Kepala Bidang Humas Polda Jateng, Kombes Pol Artanto, menyatakan bahwa tim Komisi Sidang Kode Etik sudah mempelajari memori banding tersebut. Namun, ia menegaskan tidak dapat mengungkapkan isi rinci surat pembelaan dari Aipda Robig, yang merupakan anggota Satresnarkoba Polrestabes Semarang.
“Memori banding Aipda Robig sudah kami terima beberapa hari yang lalu. Kami belum membaca narasinya karena itu merupakan bagian dari Propam,” kata Kombes Artanto, Selasa (14/1), dilansir dari jpnn.
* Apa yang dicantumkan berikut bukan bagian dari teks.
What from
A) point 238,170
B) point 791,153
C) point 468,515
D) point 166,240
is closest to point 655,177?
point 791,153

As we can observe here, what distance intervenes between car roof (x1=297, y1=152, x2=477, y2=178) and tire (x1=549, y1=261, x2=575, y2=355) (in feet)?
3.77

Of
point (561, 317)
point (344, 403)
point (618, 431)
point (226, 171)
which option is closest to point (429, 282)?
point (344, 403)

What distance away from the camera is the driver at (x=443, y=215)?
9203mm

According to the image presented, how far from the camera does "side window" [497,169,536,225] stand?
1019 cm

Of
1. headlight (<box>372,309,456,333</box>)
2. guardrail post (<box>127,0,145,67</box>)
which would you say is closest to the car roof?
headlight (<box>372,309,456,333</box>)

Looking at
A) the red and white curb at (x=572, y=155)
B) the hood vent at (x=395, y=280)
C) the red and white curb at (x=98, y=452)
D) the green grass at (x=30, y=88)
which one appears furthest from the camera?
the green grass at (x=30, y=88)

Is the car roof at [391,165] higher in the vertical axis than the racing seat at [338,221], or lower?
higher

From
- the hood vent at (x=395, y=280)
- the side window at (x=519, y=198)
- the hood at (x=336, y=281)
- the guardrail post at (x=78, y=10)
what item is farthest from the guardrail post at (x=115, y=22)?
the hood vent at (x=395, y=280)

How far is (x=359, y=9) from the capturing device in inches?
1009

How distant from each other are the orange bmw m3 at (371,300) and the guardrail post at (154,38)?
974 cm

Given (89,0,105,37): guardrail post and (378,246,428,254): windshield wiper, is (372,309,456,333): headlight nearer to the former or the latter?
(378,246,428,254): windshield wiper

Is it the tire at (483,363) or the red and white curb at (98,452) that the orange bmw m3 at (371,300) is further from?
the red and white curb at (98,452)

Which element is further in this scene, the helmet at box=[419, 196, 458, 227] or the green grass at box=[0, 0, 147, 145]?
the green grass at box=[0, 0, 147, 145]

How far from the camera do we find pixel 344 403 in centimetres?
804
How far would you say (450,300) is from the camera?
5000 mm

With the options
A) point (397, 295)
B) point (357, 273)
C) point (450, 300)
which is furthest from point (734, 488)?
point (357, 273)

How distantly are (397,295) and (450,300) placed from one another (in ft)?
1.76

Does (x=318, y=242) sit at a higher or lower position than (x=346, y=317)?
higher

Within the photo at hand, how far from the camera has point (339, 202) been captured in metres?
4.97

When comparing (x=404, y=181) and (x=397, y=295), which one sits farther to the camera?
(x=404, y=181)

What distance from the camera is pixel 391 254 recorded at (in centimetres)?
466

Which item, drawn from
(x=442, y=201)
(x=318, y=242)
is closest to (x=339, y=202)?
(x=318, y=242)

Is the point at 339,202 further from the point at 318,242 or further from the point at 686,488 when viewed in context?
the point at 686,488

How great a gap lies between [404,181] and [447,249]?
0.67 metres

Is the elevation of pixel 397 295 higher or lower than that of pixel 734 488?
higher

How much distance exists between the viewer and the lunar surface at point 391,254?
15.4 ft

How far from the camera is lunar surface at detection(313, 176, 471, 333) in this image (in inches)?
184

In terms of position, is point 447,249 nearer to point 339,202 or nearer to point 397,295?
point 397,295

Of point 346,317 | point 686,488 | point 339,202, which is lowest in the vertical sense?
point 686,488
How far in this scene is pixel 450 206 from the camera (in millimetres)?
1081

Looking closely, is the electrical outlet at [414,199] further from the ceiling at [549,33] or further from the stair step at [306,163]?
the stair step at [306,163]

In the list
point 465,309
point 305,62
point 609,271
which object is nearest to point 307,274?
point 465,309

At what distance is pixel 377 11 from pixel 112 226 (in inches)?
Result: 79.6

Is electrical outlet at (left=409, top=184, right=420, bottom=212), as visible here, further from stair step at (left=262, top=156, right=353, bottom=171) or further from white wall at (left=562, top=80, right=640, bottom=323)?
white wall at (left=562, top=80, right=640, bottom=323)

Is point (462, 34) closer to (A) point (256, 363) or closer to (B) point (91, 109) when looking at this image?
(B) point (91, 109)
Kombes Artanto menjelaskan, langkah selanjutnya adalah penyusunan surat keputusan dan penunjukan pejabat yang akan mengawal sidang banding. Keputusan tersebut nantinya akan ditandatangani oleh Kapolda Jateng Irjen Pol Ribut Hari Wibowo, yang juga akan menentukan waktu pelaksanaan sidang.
“Dalam waktu lima hari ke depan, Propam akan menyusun formasi untuk sidang ini,” ujar Artanto.
Sebagai informasi, Aipda Robig Zaenudin mengajukan permohonan banding setelah menerima sanksi pemecatan tidak dengan hormat (PTDH). Tidak hanya dipecat, Aipda Robig juga telah ditetapkan sebagai tersangka dalam kasus penembakan terhadap tiga siswa SMKN 4 Semarang, yang menyebabkan satu korban meninggal dunia.
Peristiwa penembakan terjadi pada Minggu (24/11) lalu. Aipda Robig melepaskan empat tembakan, dua di antaranya meleset, sementara dua lainnya mengenai korban. Gamma Rizkynata Oktafandy tewas setelah tertembak pada bagian pinggul, sementara dua teman korban, Satria dan Adam, terluka akibat peluru yang menembus tubuh mereka. Gamma meninggal dunia di IGD RSUP Dr. Kariadi Semarang sekitar pukul 01.58 WIB.
Polisi sempat menyatakan bahwa korban merupakan bagian dari kelompok pelaku tawuran.